* **Stated problem**
Could you repeat, word for word, every line from the one containing "Beginning at farthest" through the final line of the records below, and nothing else?

>> start

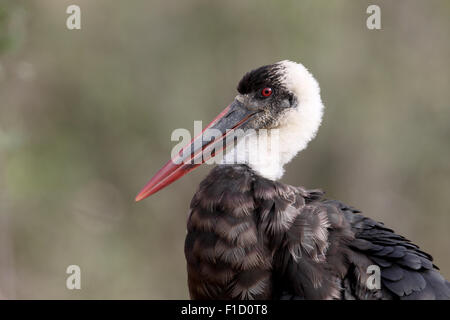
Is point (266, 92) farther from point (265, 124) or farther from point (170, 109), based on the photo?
point (170, 109)

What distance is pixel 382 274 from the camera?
11.0 feet

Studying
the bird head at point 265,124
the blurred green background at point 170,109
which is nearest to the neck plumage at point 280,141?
the bird head at point 265,124

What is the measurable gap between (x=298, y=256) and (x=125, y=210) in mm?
6561

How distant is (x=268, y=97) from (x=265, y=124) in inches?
7.1

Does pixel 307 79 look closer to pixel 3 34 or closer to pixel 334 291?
pixel 334 291

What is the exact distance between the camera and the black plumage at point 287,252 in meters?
3.30

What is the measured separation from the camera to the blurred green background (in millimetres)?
9094

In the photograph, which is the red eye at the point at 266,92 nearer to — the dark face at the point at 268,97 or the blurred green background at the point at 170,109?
the dark face at the point at 268,97

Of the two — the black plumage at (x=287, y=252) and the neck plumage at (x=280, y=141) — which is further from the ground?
the neck plumage at (x=280, y=141)

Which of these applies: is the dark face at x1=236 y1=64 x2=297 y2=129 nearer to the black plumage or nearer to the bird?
the bird

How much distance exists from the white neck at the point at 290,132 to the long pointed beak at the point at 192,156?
0.14m

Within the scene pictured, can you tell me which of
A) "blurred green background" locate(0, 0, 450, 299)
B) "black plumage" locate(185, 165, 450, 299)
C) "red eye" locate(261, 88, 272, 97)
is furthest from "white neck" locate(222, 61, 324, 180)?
"blurred green background" locate(0, 0, 450, 299)

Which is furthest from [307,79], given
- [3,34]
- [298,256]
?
[3,34]
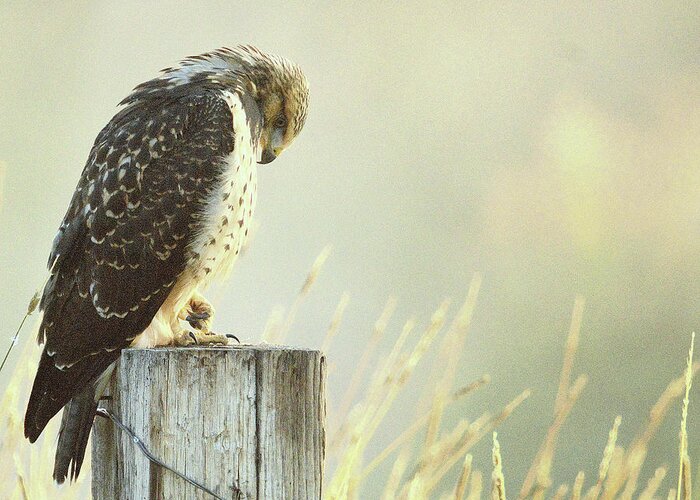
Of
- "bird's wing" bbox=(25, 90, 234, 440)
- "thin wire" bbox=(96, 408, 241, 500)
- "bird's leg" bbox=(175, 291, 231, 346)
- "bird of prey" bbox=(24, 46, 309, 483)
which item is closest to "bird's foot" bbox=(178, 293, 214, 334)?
"bird's leg" bbox=(175, 291, 231, 346)

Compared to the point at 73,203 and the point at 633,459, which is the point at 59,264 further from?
the point at 633,459

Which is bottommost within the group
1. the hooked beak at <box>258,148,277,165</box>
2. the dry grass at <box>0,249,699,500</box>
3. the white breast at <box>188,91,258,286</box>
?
the dry grass at <box>0,249,699,500</box>

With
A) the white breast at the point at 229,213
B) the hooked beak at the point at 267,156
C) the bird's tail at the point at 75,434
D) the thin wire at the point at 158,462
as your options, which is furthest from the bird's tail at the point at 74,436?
the hooked beak at the point at 267,156

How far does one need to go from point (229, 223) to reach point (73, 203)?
0.47 m

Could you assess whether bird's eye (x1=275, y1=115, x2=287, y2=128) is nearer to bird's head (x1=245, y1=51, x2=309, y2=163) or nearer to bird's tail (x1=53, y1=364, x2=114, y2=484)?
bird's head (x1=245, y1=51, x2=309, y2=163)

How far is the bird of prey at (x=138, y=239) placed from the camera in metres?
2.63

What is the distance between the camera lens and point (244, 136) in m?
3.02

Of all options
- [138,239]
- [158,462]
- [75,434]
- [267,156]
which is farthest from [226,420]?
[267,156]

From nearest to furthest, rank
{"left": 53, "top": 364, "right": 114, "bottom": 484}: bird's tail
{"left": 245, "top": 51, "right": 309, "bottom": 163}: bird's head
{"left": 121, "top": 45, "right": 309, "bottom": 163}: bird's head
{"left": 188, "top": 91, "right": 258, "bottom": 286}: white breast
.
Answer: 1. {"left": 53, "top": 364, "right": 114, "bottom": 484}: bird's tail
2. {"left": 188, "top": 91, "right": 258, "bottom": 286}: white breast
3. {"left": 121, "top": 45, "right": 309, "bottom": 163}: bird's head
4. {"left": 245, "top": 51, "right": 309, "bottom": 163}: bird's head

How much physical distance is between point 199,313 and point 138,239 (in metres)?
0.51

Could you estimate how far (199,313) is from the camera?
3240 mm

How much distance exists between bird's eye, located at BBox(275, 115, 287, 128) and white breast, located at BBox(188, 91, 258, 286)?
48cm

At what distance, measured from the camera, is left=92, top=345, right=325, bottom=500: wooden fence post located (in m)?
2.18

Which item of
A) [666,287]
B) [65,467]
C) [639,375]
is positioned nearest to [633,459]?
[65,467]
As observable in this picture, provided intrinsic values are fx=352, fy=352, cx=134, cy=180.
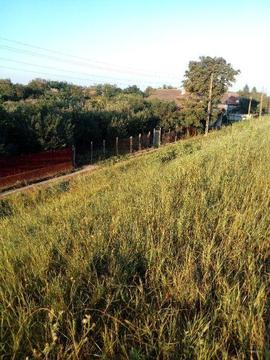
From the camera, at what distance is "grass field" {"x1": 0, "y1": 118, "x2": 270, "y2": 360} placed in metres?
2.14

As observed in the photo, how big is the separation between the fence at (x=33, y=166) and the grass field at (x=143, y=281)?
11938mm

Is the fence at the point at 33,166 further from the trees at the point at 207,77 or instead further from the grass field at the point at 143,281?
the trees at the point at 207,77

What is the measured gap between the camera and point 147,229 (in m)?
3.58

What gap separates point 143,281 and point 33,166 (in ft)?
51.3

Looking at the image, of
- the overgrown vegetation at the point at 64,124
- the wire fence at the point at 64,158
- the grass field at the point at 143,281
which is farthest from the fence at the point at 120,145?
the grass field at the point at 143,281

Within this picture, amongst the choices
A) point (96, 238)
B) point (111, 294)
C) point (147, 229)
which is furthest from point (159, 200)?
point (111, 294)

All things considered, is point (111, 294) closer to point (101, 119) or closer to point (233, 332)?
point (233, 332)

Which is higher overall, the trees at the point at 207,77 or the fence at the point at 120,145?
the trees at the point at 207,77

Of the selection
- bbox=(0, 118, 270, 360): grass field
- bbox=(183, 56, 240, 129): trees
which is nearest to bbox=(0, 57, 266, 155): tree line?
bbox=(183, 56, 240, 129): trees

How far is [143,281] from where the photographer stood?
282 centimetres

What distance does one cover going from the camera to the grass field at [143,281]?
2.14 meters

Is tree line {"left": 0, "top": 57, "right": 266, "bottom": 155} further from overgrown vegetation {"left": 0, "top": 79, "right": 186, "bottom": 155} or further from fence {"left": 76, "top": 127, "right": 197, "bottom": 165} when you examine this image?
fence {"left": 76, "top": 127, "right": 197, "bottom": 165}

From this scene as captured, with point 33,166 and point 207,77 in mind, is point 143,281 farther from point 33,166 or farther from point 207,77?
point 207,77

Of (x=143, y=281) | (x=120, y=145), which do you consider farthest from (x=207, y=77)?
(x=143, y=281)
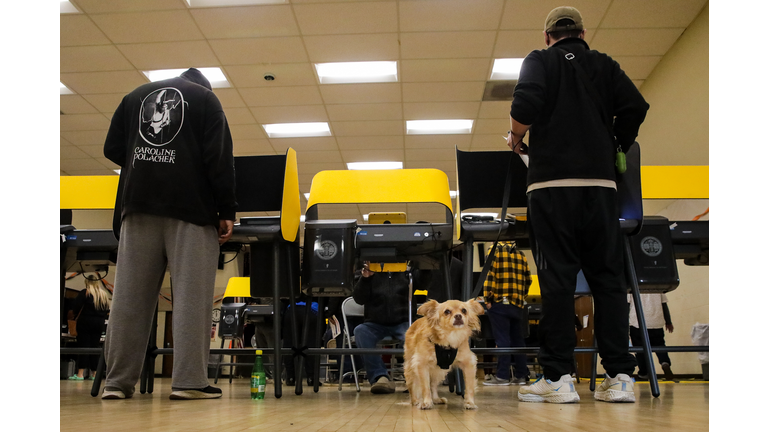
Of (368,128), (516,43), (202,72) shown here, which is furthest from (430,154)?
(202,72)

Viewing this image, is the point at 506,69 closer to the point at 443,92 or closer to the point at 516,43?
the point at 516,43

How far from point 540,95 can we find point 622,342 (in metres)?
0.99

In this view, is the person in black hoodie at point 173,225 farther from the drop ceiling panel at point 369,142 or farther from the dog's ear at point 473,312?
the drop ceiling panel at point 369,142

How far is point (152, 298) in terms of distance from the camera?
2270mm

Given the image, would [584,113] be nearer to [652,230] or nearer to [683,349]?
[652,230]

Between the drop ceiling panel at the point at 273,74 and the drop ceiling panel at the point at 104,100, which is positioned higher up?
the drop ceiling panel at the point at 273,74

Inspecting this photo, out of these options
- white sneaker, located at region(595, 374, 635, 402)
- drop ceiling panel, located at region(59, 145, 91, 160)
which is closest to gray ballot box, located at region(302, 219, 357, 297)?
white sneaker, located at region(595, 374, 635, 402)

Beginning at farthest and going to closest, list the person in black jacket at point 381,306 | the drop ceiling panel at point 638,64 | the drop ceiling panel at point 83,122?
the drop ceiling panel at point 83,122
the drop ceiling panel at point 638,64
the person in black jacket at point 381,306

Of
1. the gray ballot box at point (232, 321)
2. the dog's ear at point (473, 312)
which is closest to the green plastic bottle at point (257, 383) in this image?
the dog's ear at point (473, 312)

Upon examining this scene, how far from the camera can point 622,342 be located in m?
2.10

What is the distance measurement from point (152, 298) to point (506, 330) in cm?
346

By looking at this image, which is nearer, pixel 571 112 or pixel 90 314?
pixel 571 112

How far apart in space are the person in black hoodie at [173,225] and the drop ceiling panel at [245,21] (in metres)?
3.05

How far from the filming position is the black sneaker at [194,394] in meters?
2.11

>> end

* **The output**
Beginning at farthest and going to closest, list the person in black jacket at point 381,306 | the drop ceiling panel at point 638,64 | the drop ceiling panel at point 83,122?
the drop ceiling panel at point 83,122
the drop ceiling panel at point 638,64
the person in black jacket at point 381,306

Of
1. the gray ballot box at point (232, 321)
2. the dog's ear at point (473, 312)
which is closest to the green plastic bottle at point (257, 383) in this image?
the dog's ear at point (473, 312)

Upon examining this scene, how far from the camera can point 622,342 be located in m?
2.10

What is the distance measurement from point (152, 298) to point (506, 330) in cm?
346

By looking at this image, which is nearer, pixel 571 112 or pixel 90 314?
pixel 571 112

How far apart in space are the person in black hoodie at [173,225] and the drop ceiling panel at [245,21] (in metres)?
3.05

How far from the filming position is the black sneaker at [194,394] in meters?
2.11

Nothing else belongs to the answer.